• [Information provided]:
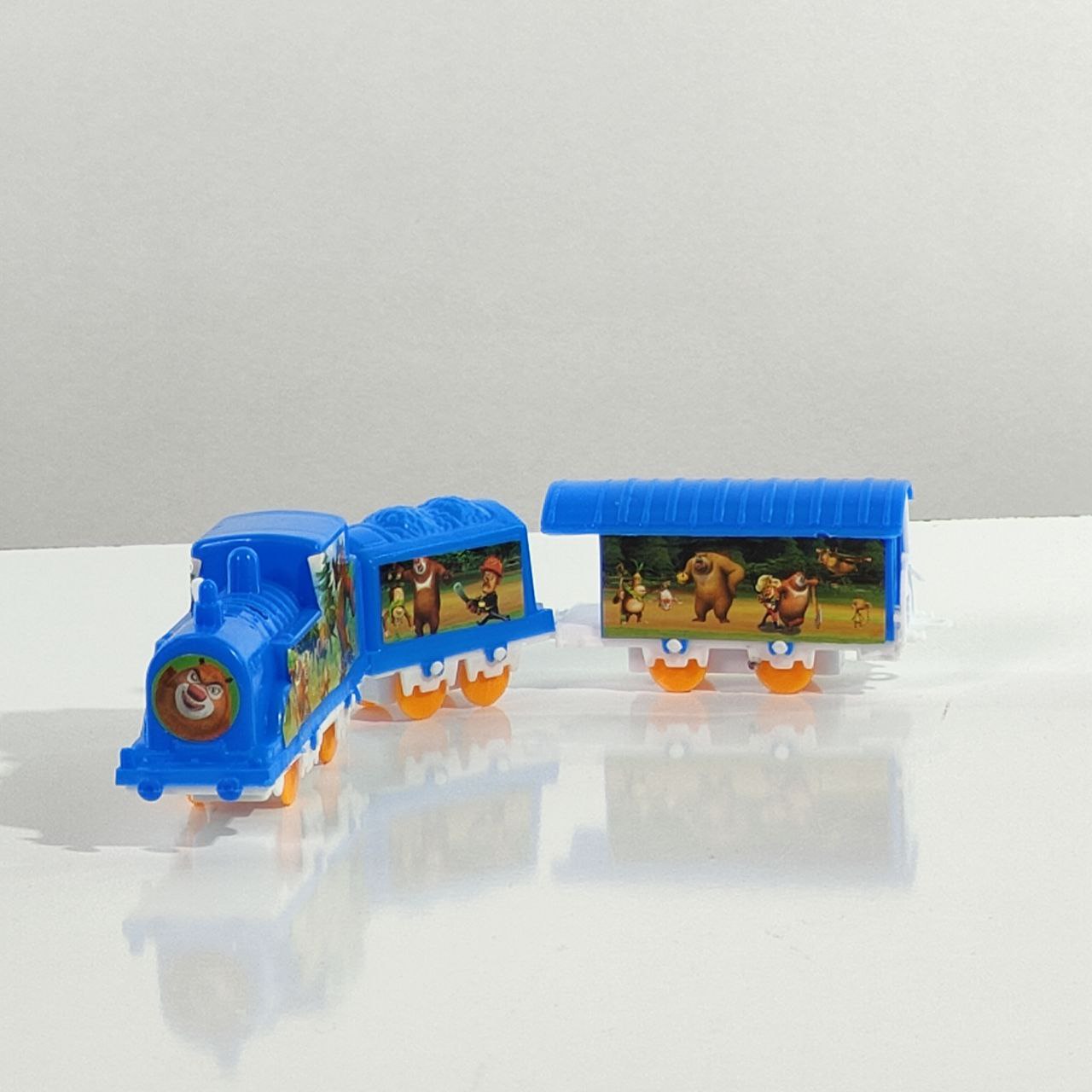 طقم لعبة مسار قطار train set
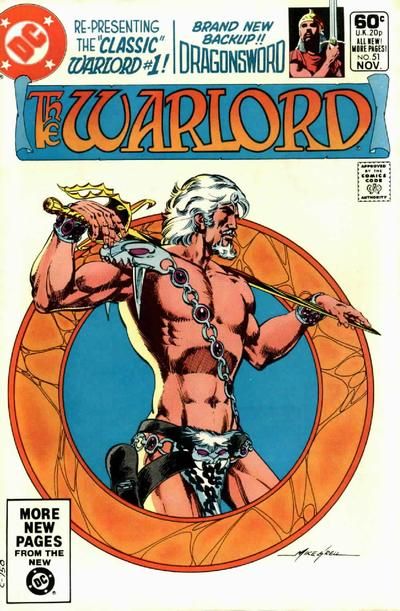 Warlord #51 Comic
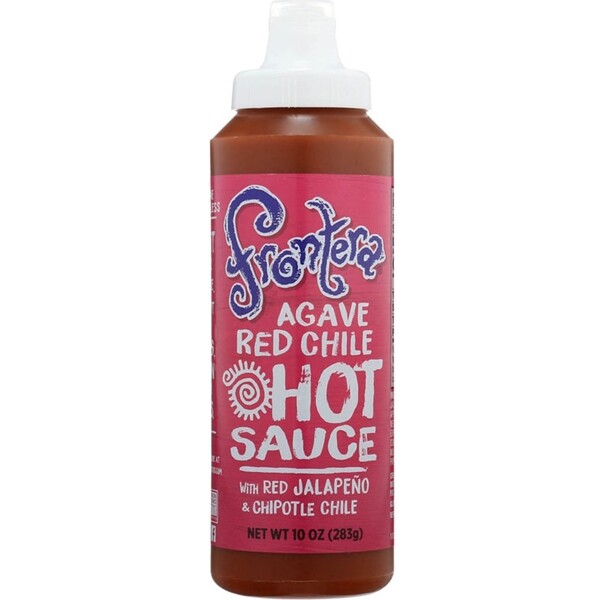 frontera Agave Red Chile Hot Sauce Squeeze Bottle 10 Oz for sale online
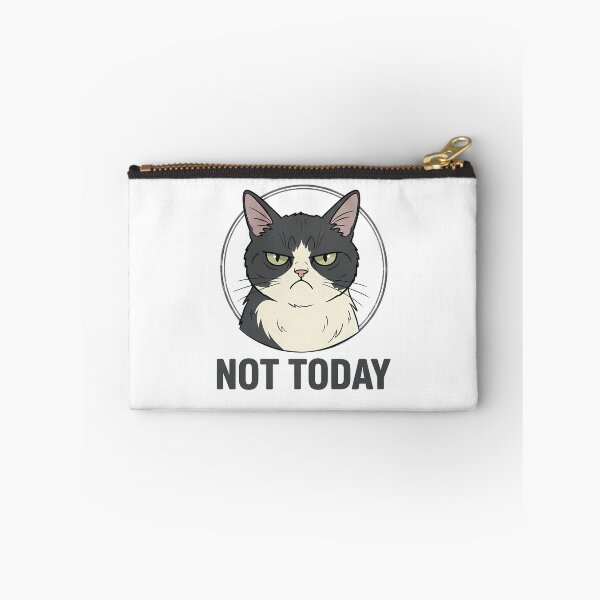 Item preview, Not Today Grumpy Cat Introvert Mood Shirt designed and sold by GizmoDesign.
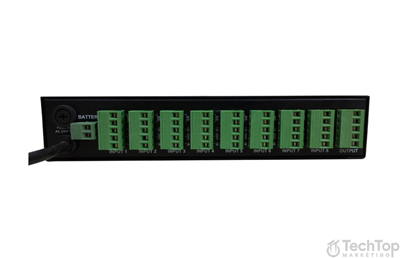  מיקסר התקנות 8 כניסות מיק' + מיתוג,JADE MM-8 230VAC/24VC	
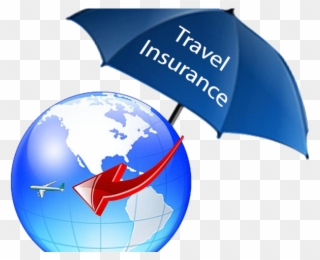 Travel Insurance Clipart Transparent - Insurance - Png Download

• [What to work on]: Every line from the one with "Item preview, Not" through the end of the records is to be reproduced exactly, and the pictures are to be left out.

• [Answer section]:
 Item preview, Not Today Grumpy Cat Introvert Mood Shirt designed and sold by GizmoDesign.
  מיקסר התקנות 8 כניסות מיק' + מיתוג,JADE MM-8 230VAC/24VC	
 Travel Insurance Clipart Transparent - Insurance - Png Download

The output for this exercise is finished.